Game Face

3 minute read
Bill Barol/Las Vegas

Gary Stern talks like somebody stuck a quarter in him, which is appropriate since he’s the last manufacturer of commercial pinball machines in the world. But don’t make the mistake of calling him that. “We say only,” he explains. “We don’t like to say last because it sounds like maybe we’re not gonna be around. We are. Pinball is an American icon. It has to survive. We need to continue to have pinball.”

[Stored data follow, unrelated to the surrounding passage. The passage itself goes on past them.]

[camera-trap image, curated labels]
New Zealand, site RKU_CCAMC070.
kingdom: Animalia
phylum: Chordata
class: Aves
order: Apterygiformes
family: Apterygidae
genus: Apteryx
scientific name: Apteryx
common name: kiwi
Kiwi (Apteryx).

His monologue barely makes a splash in the sea of bells, buzzers and whistles at the annual trade show of the amusement-machine business, which covers everything from video arcade games to kiddie rides and coin-operated pool tables. But Stern is an ardent voice of optimism in a field that has not been all fun and games lately. Hurt by growing competition for the entertainment dollar, revenues for the industry have flattened: $6 billion in 2001, an uptick from $5.8 billion the year before but off from $7.1 billion in 1991, according to trade journal Vending Times. Arcade games took the hardest hit, dropping 15% in dollar volume in 2001. “When video games started to boom in the mid to late ’70s, a manufacturer might sell as many as 80,000 to 90,000 units of a given game,” says Michael Rudowicz, president of the American Amusement Machine Association, which represents manufacturers. “Today, if he has a fantastic product, he might sell 5,000 to 6,000.”

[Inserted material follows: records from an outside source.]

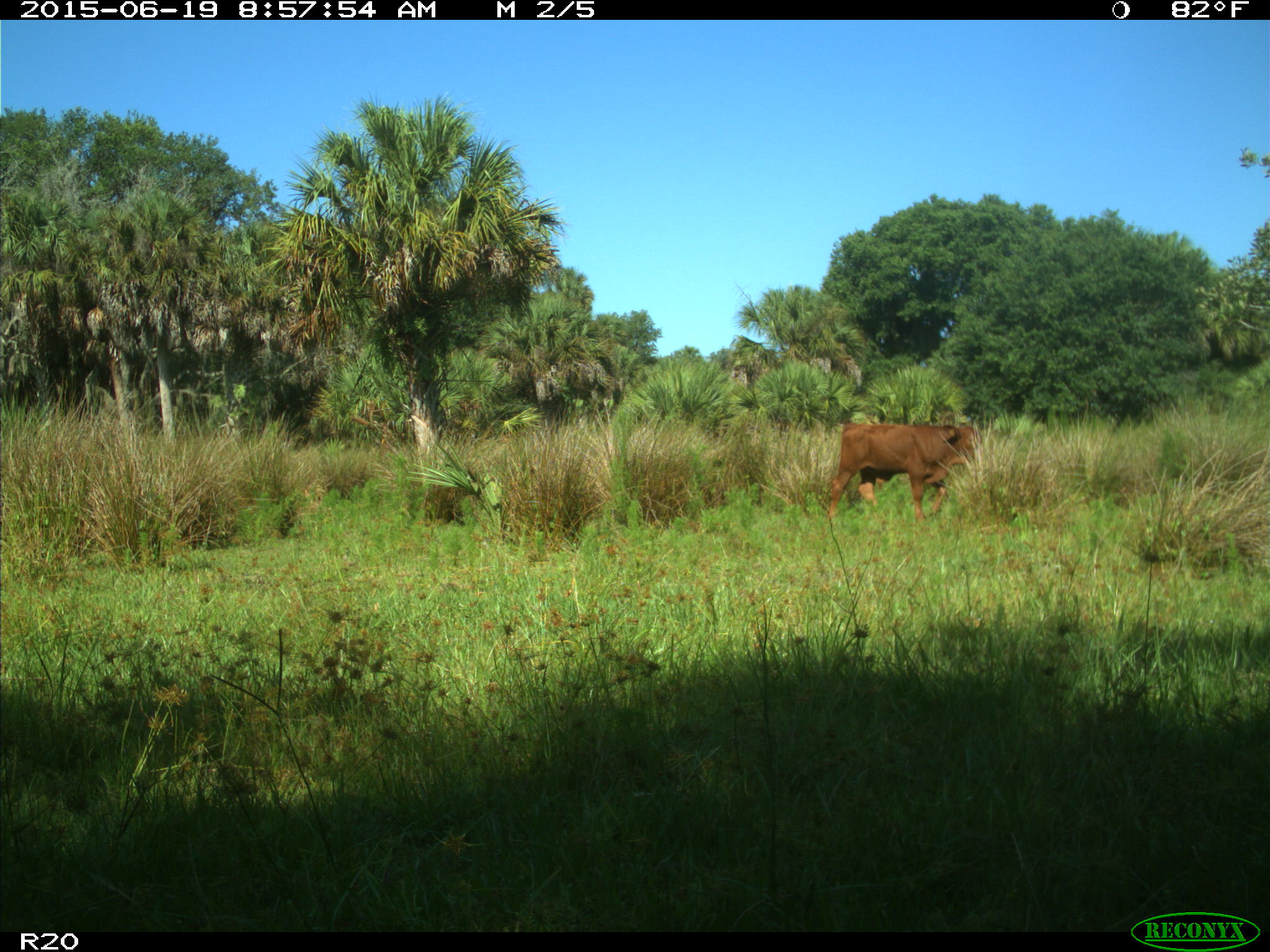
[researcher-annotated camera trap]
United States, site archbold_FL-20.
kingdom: Animalia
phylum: Chordata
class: Mammalia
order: Artiodactyla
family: Bovidae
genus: Bos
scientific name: Bos taurus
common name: domestic cow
Bos taurus (domestic cow).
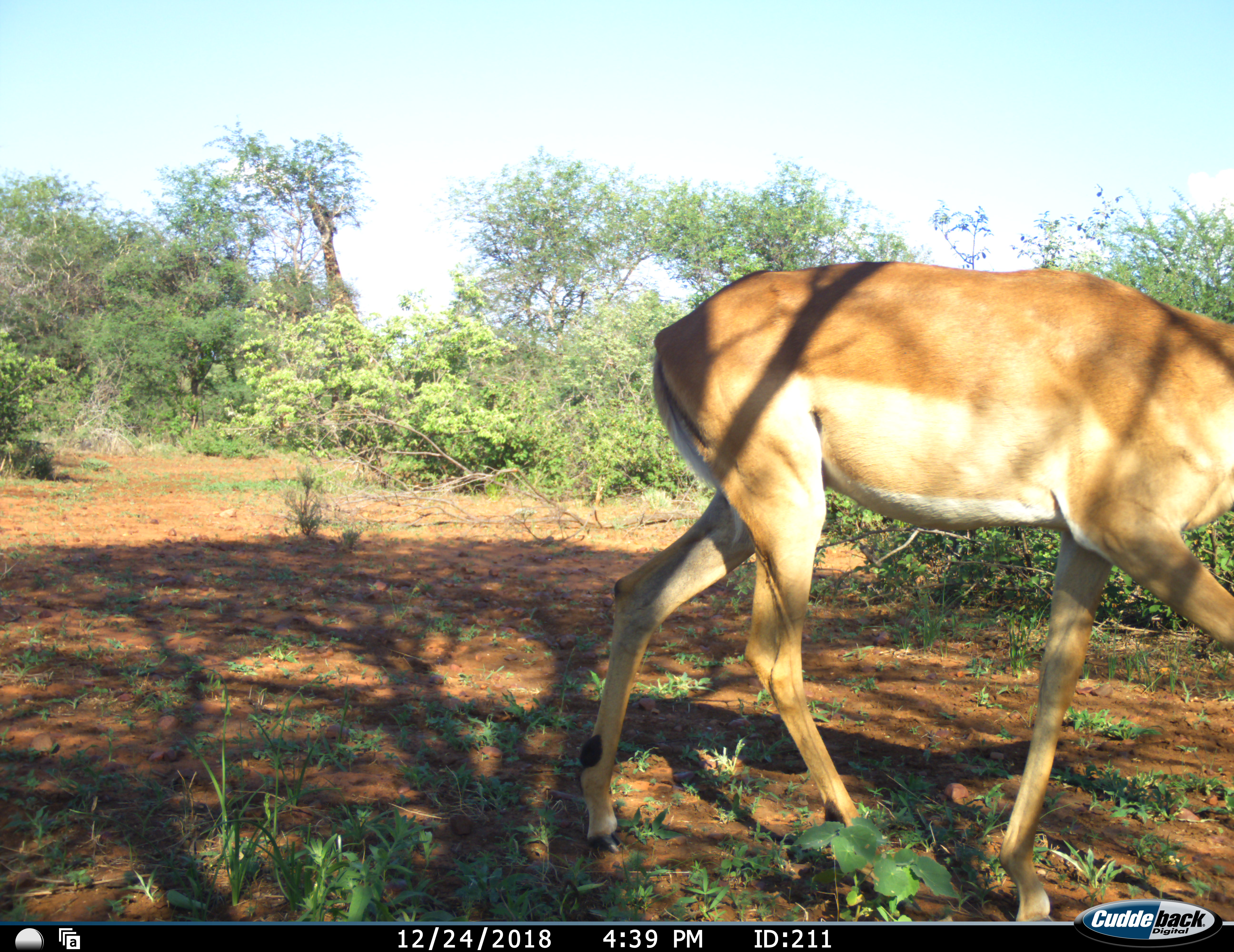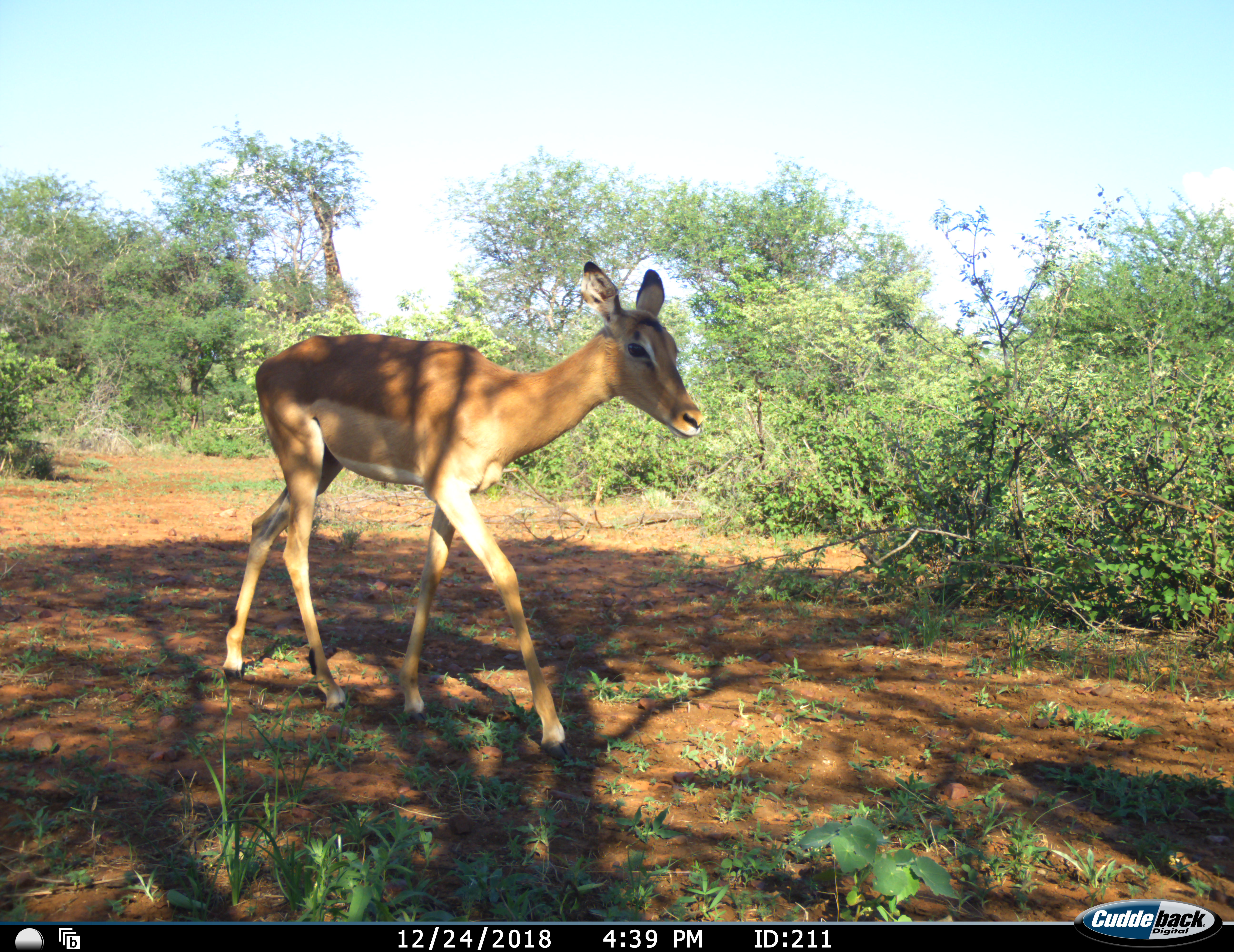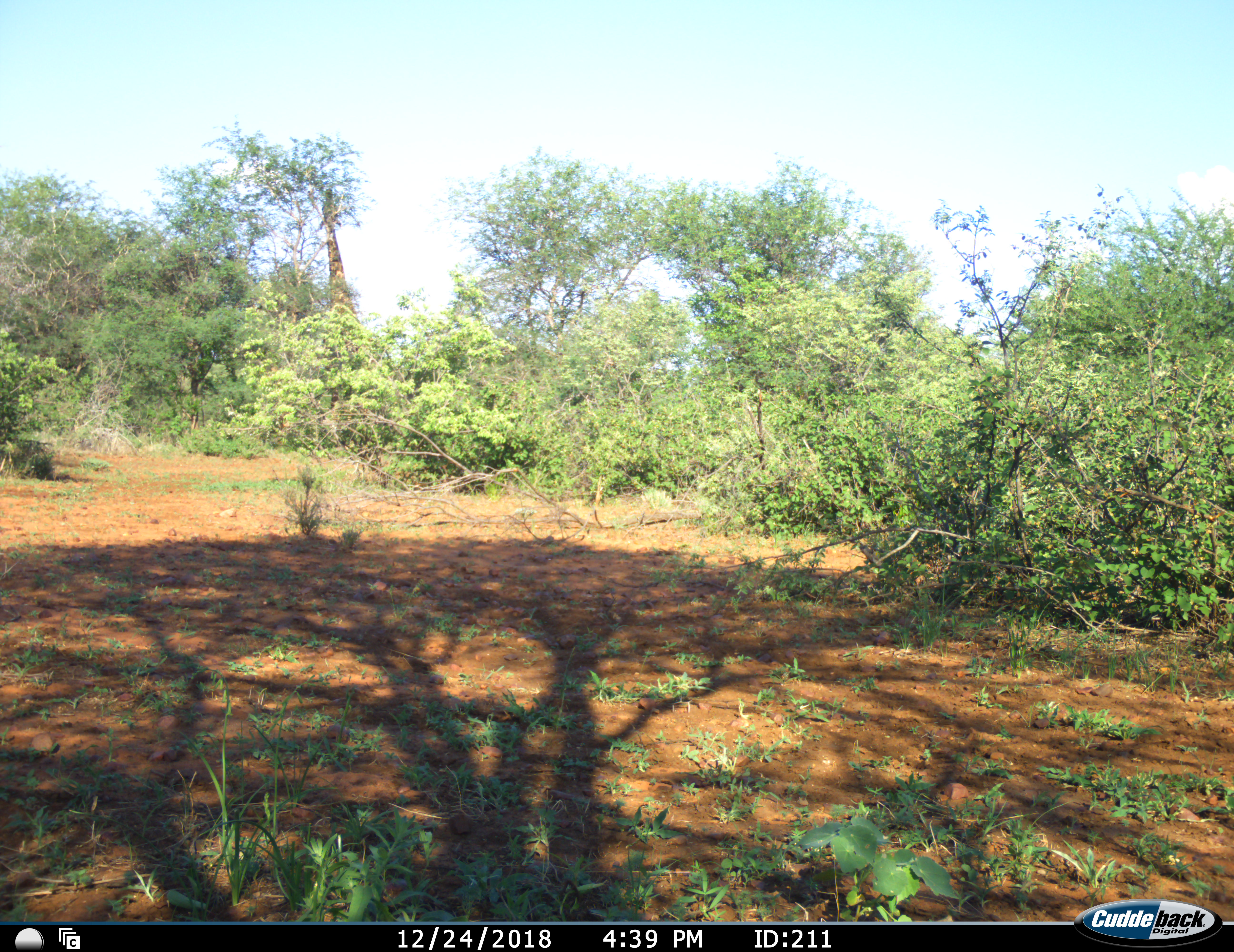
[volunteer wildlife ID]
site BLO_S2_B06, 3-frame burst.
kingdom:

Granted, the Las Vegas Convention Center doesn’t look like a graveyard–or sound like it. With 800 exhibitors showing the latest in game and music machines (and attendees encouraged to bring the kids as new-product testers), it’s loud. At Sega, guys in suits sit at a huge bank of monitors playing Quake Arena. Over at Global VR, conventioneers wearing huge, teardrop-shaped, bright yellow virtual-reality helmets blast away at enemy soldiers in the immersive war game Beach Head 2002. At Triotech Amusement, Tom Revolinsky, vice president of operations for Cleveland Coin Machine Exchange, a national arcade operator, unfolds himself from Ballistics, a high-speed outer-space racing game with realistic seat-rattling technology. “It was a fun game,” he says a little woozily, sweat dotting his forehead. “I imagine the younger folks have a little easier time playing it.”

A crowd three deep is gathered around a friendlier game, the Acme Crane Company, made by Benchmark Games of Hypoluxo, Fla. It’s one of those old-fashioned grab-a-prize machines, updated with a hydraulic system that raises the platform holding the prizes. Improbably, it’s one of the hot games at a show that is a mix of high-tech gimmickry and homey touches like corn dogs and inflatable scarecrows to attract spectators.

This is the sort of atmosphere in which a retro enthusiast like Stern might seem to thrive. But it’s not easy to uphold the pinball tradition in a video-game world. A decade ago, a thriving pinball company could ship 5,000 to 10,000 machines a year; this year, Stern Pinball is shipping “significantly less.” Still, says Stern, “it’s been a growing year. We’re very happy with it. There’s room for one company.” His biggest hit this year was a new machine called Roller Coaster Tycoon, though the fact that it is based on a computer game probably helped. Sleeping with the enemy may be what it takes to survive as the last guy standing in a field once ruled by names like Gottlieb, Williams and Bally.

Is he really the last, I ask once more at the end of the long, noisy day. Shelley Sax, Stern’s assistant, corrects me gently. “Only,” she says. “We say only.”